Aufgaben:
[1] Fasse den Absatz des Tagungsberichts, der mit „Vom 11.- 14.09.2014 fand“ beginnt, als knappe Liste zusammen. Die wichtigsten Fakten müssen erhalten bleiben.
[2] Gib bitte aus dem Tagungsbericht den Abschnitt von „Fantastische Spiele“ bis „Gegenstand universitärer Diskussion.“ wortgetreu wieder.
[3] Führe den Tagungsbericht nach seinem letzten Satz weiter.

Textauszug:

---+---

Fantastische Spiele

Imaginäre Spielwelten und ihre soziokulturelle Bedeutung – Ein Tagungsbericht

Vom 11.- 14.09.2014 fand an der Alpen-Adria-Universität Klagenfurt die 5. Jahrestagung der Gesellschaft für Fantastikforschung statt. Organisiert von René Schallegger und Mitarbeitern und Mitarbeiterinnen des Instituts für Anglistik und Amerikanistik untersuchte die Veranstaltung die Beziehung von Lebenswelt und fiktionalen Welten, Spielewelten im Besonderen. Im Fokus standen Pen & Paper Rollenspiele, Live-Action-Roleplaying (LARP) und Computerspiele. Schon am Thema der Tagung machte sich so ein erfreulicher Trend bemerkbar: die Wandlung der Auseinandersetzung mit verschiedensten ‘Nerdkulturen’ von der Privatbeschäftigung vieler Akademiker mit dem eigenen Hobby zum Gegenstand universitärer Diskussion.

---+---

Gezeigte Daten:
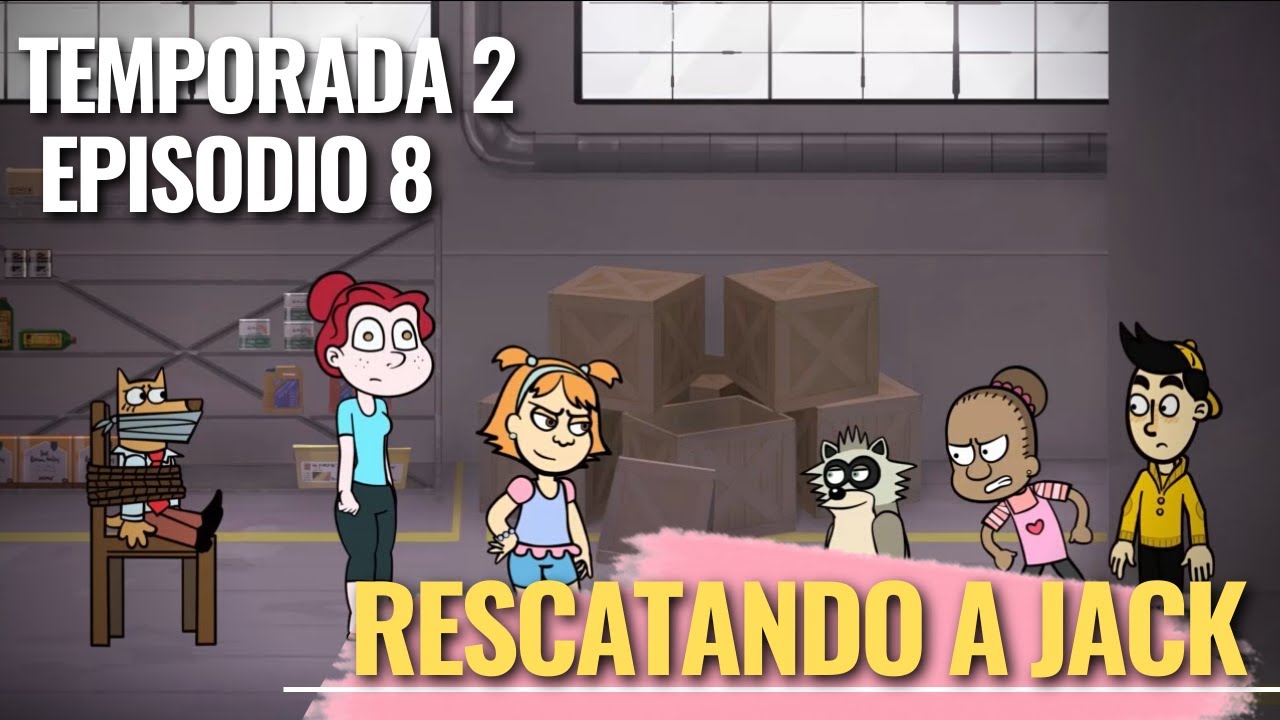 Yesapín Temp2 Cap8  Rescatando a Jack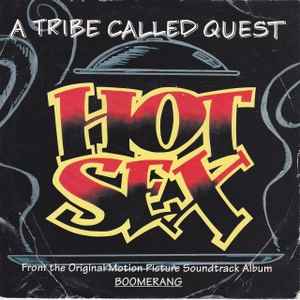 Hot Sex - A Tribe Called Quest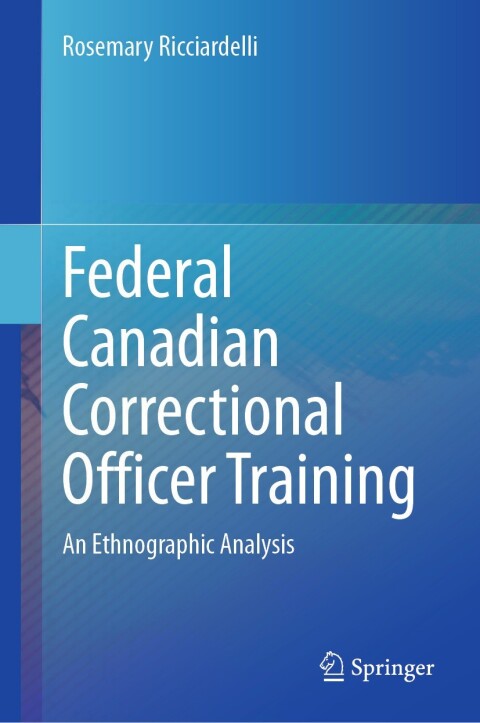 Federal Canadian Correctional Officer Training 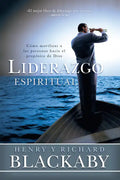 Liderazgo Espiritual: Cómo Movilizar a Las Personas Hacia El Propósito de Dios - Paperback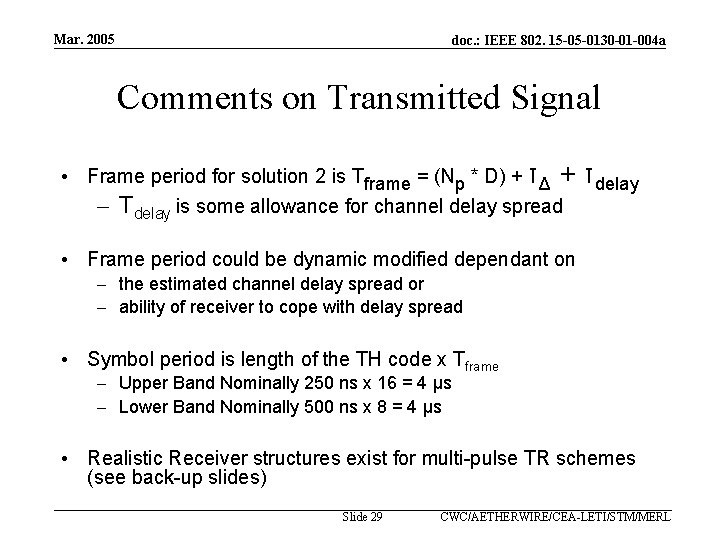 Mar. 2005 doc. : IEEE 802. 15 -05 -0130 -01 -004 a Comments on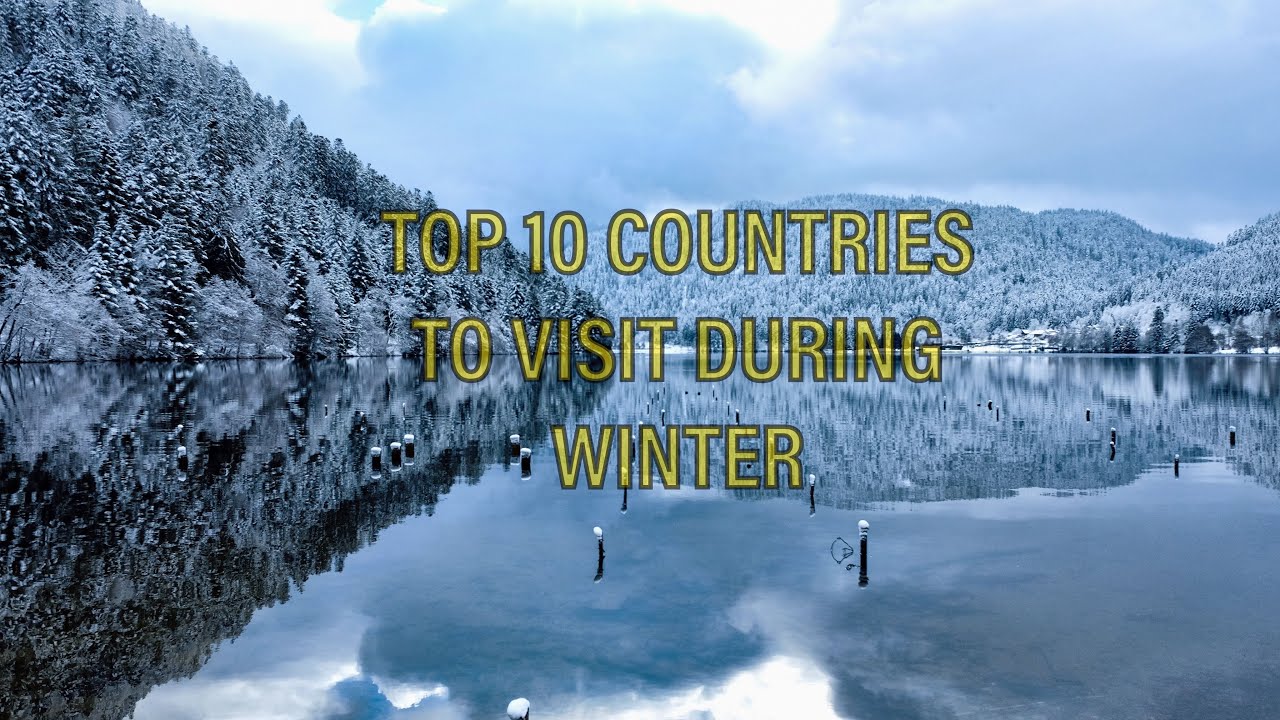 Top 10 Best Countries to Visit in January & February | Ultimate Travel Guide 2025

---+---

Lösungen:
[1]
- Zeit und Ort: 11.–14.09.2014, Alpen-Adria-Universität Klagenfurt
- Anlass: 5. Jahrestagung der Gesellschaft für Fantastikforschung
- Organisation: René Schallegger sowie Mitarbeiter und Mitarbeiterinnen des Instituts für Anglistik und Amerikanistik
- Thema: Beziehung von Lebenswelt und fiktionalen Welten, besonders Spielewelten
- Schwerpunkte: Pen & Paper Rollenspiele, Live-Action-Roleplaying (LARP), Computerspiele
- Trend: Die Beschäftigung mit „Nerdkulturen“ wandelt sich vom privaten Hobby vieler Akademiker zum Gegenstand universitärer Diskussion.

[2]
Fantastische Spiele

Imaginäre Spielwelten und ihre soziokulturelle Bedeutung – Ein Tagungsbericht

Vom 11.- 14.09.2014 fand an der Alpen-Adria-Universität Klagenfurt die 5. Jahrestagung der Gesellschaft für Fantastikforschung statt. Organisiert von René Schallegger und Mitarbeitern und Mitarbeiterinnen des Instituts für Anglistik und Amerikanistik untersuchte die Veranstaltung die Beziehung von Lebenswelt und fiktionalen Welten, Spielewelten im Besonderen. Im Fokus standen Pen & Paper Rollenspiele, Live-Action-Roleplaying (LARP) und Computerspiele. Schon am Thema der Tagung machte sich so ein erfreulicher Trend bemerkbar: die Wandlung der Auseinandersetzung mit verschiedensten ‘Nerdkulturen’ von der Privatbeschäftigung vieler Akademiker mit dem eigenen Hobby zum Gegenstand universitärer Diskussion.

[3]
Spiel der Wertesysteme

Ein Schwerpunkt der Tagung lag auf den Konstruktionen alternativer Welten, an die verschiedene Fragestellungen herangetragen wurden. Ein Aspekt, der vermehrt Beachtung fand war das Verhältnis von den in den imaginären Welten vertretenen Wertevorstellungen mit denen der postmodernen Gesellschaft, in der die meisten Leser/Innen, Zuschauer/Innen beziehungsweise Spieler/Innen wohl sozialisiert wurden. In seinem Vortrag “‘A’ Game of Thrones – eine indermediale Poetik der Fantasy” zeigte Daniel Illger anhand von Zitaten und Serienausschnitten, wie Game of Thrones Ansichten bezüglich etwa Romantik und Gesetzgebung vertritt, die mit denen der Rezipienten zwar nicht übereinstimmen dürften, die man sich im Prozess der gezielten Sympathielenkung der Serie sowie der Bücher jedoch dennoch aneignet. So wies Illger etwa auf die im Grunde kritisch zu bewertende Rechtsprechung Eddard Starks hin, der von Serie und Buch jedoch als Figur mit beispielhafter Moral inszeniert wird.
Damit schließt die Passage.